Kondisi ini juga akan memengaruhi perekonomian wilayah sekitar pabrik secara signifikan, termasuk hilangnya mata pencaharian bagi pedagang, pemilik kos, dan pelaku usaha kecil lainnya di sekitar pabrik.
Lebih lanjut, Subaan mengingatkan tentang kondisi peredaran rokok ilegal yang semakin luas. Saat ini, dia menilai penegakan hukum terhadap rokok ilegal masih lemah dan jika terus dibiarkan justru memperparah situasi.
Berdasarkan data Bea dan Cukai, jumlah rokok ilegal yang berhasil ditindak melonjak dari 253,7 juta batang pada 2023 menjadi 710 juta batang pada 2024. Dia menilai tren ini sebagai bukti bahwa kebijakan yang terlalu menekan industri legal justru membuka ruang bagi pasar gelap.
“Ini nanti saya akan usulkan di pimpinan pusat agar Bea Cukai atau Menteri Keuangan, supaya rokok ilegal itu nanti benar-benar bisa diberantas, dan kita dari Serikat Pekerja juga siap membantu kalaupun perlu bantuan seperti itu,” tuturnya.
Untuk itu, pihaknya mengambil langkah lewat inisiatif gerakan ‘Advokasi IHT Terintegrasi’ yang melibatkan seluruh struktur serikat pekerja dari tingkat unit kerja hingga pusat.
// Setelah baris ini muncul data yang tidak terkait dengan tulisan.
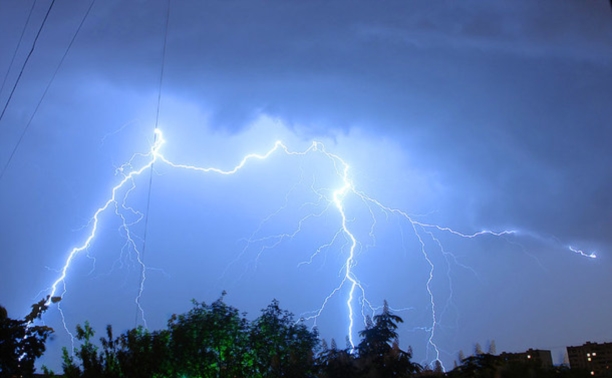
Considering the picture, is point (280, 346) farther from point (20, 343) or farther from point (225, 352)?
point (20, 343)

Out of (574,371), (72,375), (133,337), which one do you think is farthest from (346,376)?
(72,375)

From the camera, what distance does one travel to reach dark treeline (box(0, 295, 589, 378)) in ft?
53.5

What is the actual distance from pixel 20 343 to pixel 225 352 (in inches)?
359

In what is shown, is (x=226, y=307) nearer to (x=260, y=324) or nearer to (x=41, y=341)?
(x=260, y=324)

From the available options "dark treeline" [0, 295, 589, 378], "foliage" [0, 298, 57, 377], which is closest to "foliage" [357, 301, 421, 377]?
"dark treeline" [0, 295, 589, 378]

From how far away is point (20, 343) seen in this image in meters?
23.2

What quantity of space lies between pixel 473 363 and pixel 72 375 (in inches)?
475

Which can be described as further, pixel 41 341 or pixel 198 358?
pixel 41 341

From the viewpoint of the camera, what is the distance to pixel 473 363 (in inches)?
496

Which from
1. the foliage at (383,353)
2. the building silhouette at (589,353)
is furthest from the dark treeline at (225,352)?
the building silhouette at (589,353)

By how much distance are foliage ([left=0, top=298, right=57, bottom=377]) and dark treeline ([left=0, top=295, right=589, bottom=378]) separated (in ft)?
0.10

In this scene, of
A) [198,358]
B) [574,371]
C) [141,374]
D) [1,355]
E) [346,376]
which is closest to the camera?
[574,371]

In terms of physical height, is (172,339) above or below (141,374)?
above

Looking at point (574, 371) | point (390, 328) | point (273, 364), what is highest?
point (390, 328)
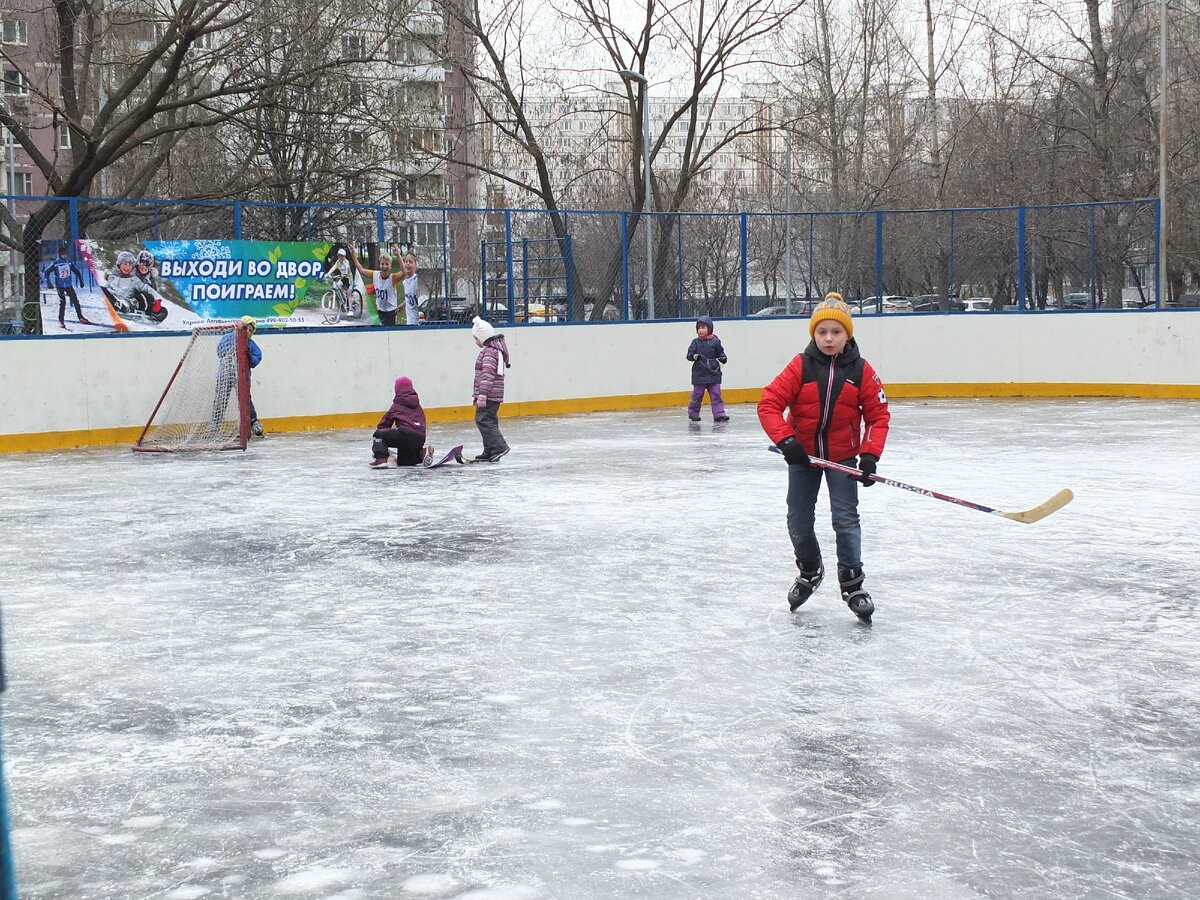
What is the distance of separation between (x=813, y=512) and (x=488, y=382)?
6.86m

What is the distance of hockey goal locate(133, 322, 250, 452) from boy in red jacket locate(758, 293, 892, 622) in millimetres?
9678

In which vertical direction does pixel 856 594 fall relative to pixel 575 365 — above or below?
below

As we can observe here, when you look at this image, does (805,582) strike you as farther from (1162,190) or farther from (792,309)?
(1162,190)

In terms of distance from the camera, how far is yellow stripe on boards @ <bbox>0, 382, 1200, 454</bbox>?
15383 mm

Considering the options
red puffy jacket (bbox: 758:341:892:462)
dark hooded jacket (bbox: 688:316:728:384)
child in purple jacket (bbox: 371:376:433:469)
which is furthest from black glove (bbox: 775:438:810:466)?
dark hooded jacket (bbox: 688:316:728:384)

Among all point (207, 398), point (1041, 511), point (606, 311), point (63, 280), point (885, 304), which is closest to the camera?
point (1041, 511)

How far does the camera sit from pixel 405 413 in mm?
12648

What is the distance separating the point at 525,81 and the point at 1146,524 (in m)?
21.4

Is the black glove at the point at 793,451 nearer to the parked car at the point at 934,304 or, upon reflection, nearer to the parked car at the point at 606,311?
the parked car at the point at 606,311

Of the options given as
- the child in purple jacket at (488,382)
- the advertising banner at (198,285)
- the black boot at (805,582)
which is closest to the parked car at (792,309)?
the advertising banner at (198,285)

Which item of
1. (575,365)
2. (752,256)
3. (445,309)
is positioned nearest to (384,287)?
(445,309)

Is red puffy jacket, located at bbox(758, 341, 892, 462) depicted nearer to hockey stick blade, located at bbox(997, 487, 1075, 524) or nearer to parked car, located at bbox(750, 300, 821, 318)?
hockey stick blade, located at bbox(997, 487, 1075, 524)

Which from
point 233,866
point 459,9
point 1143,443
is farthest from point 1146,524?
point 459,9

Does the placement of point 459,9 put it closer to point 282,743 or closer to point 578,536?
point 578,536
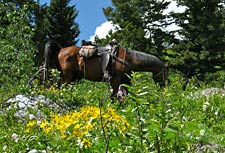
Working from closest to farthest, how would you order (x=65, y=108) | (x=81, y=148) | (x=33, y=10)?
(x=81, y=148) < (x=65, y=108) < (x=33, y=10)

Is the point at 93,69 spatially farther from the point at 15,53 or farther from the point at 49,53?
the point at 15,53

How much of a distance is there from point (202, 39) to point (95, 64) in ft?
61.6

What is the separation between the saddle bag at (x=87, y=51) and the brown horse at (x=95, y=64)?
136 millimetres

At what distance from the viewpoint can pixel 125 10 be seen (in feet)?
127

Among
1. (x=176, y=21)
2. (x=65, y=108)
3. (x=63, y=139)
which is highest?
Answer: (x=176, y=21)

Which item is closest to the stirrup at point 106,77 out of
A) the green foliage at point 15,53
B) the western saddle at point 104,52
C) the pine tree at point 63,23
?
the western saddle at point 104,52

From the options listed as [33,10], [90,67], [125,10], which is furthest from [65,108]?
[125,10]

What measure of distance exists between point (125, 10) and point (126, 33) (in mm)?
2965

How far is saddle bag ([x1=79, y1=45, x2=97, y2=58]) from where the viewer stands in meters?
14.1

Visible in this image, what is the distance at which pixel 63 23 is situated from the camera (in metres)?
37.4

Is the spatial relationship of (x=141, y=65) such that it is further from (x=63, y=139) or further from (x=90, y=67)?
(x=63, y=139)

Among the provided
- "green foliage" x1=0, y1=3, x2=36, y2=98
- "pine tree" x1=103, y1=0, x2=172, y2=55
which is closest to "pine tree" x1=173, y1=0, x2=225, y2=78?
"pine tree" x1=103, y1=0, x2=172, y2=55

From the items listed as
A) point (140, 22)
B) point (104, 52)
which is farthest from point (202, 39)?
point (104, 52)

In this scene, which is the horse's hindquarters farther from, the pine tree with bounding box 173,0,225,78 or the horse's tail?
the pine tree with bounding box 173,0,225,78
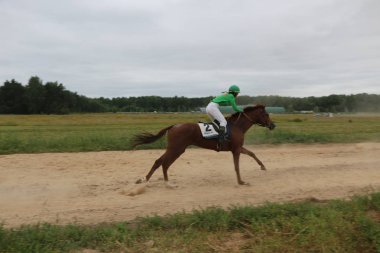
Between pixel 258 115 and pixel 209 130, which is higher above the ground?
pixel 258 115

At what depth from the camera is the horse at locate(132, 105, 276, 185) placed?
11.9 metres

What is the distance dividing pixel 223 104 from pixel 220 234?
5749mm

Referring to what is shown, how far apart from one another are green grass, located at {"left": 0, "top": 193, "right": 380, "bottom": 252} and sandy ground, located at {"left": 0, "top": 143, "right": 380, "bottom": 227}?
1.17m

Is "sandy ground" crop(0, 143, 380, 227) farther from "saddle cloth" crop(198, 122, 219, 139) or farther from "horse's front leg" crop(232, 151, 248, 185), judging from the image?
"saddle cloth" crop(198, 122, 219, 139)

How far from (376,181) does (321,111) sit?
57.1 metres

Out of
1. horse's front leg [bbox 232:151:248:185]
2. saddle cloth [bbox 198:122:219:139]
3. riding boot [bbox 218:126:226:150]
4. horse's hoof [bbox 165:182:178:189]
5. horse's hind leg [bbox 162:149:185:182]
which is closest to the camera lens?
horse's hoof [bbox 165:182:178:189]

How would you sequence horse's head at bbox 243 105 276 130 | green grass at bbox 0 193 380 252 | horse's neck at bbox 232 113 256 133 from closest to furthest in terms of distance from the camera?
green grass at bbox 0 193 380 252 → horse's neck at bbox 232 113 256 133 → horse's head at bbox 243 105 276 130

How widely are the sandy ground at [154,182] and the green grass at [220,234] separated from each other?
1.17 meters

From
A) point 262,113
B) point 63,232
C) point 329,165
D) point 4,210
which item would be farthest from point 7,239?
point 329,165

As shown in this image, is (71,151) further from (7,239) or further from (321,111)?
(321,111)

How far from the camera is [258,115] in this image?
516 inches

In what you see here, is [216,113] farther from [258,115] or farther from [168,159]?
[168,159]

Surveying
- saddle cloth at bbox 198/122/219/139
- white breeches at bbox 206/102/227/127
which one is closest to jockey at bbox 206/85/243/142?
white breeches at bbox 206/102/227/127

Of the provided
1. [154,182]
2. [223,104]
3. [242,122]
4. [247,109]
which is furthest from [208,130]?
[154,182]
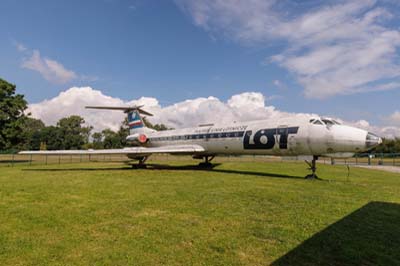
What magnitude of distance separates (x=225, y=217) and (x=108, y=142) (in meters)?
90.4

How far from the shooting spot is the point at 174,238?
4.44 m

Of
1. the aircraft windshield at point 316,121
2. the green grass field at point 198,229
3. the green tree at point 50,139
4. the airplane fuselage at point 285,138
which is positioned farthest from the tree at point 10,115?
the green tree at point 50,139

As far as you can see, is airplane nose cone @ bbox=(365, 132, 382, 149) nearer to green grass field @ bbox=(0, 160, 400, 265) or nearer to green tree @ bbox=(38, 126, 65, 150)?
green grass field @ bbox=(0, 160, 400, 265)

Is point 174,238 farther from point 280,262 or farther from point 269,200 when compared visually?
point 269,200

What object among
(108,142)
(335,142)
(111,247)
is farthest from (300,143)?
(108,142)

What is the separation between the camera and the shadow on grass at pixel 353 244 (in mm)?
3627

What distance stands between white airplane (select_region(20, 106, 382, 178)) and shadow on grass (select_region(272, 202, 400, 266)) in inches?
257

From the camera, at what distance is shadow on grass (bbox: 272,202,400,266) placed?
11.9 ft

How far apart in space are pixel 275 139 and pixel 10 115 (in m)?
35.7

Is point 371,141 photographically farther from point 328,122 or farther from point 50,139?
point 50,139

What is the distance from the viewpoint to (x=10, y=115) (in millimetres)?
33875

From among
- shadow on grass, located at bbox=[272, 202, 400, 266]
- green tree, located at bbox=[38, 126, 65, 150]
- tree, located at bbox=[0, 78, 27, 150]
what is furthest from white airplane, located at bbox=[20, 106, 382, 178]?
green tree, located at bbox=[38, 126, 65, 150]

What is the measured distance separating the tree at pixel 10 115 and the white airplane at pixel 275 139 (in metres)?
21.2

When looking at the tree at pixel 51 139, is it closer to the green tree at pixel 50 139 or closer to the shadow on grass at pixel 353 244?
the green tree at pixel 50 139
Gerakan ini bertujuan menyuarakan aspirasi pekerja secara kolektif kepada para pengambil kebijakan, termasuk Presiden Prabowo Subianto.
“Semua serikat pekerja khususnya RTMM dari mulai PUK (Pimpinan Unit Kerja) sampai ke tingkat pusat ini nanti akan berkirim surat baik ke DPRD, ke Menteri Keuangan, sampai ke Pak Presiden,” pungkasnya.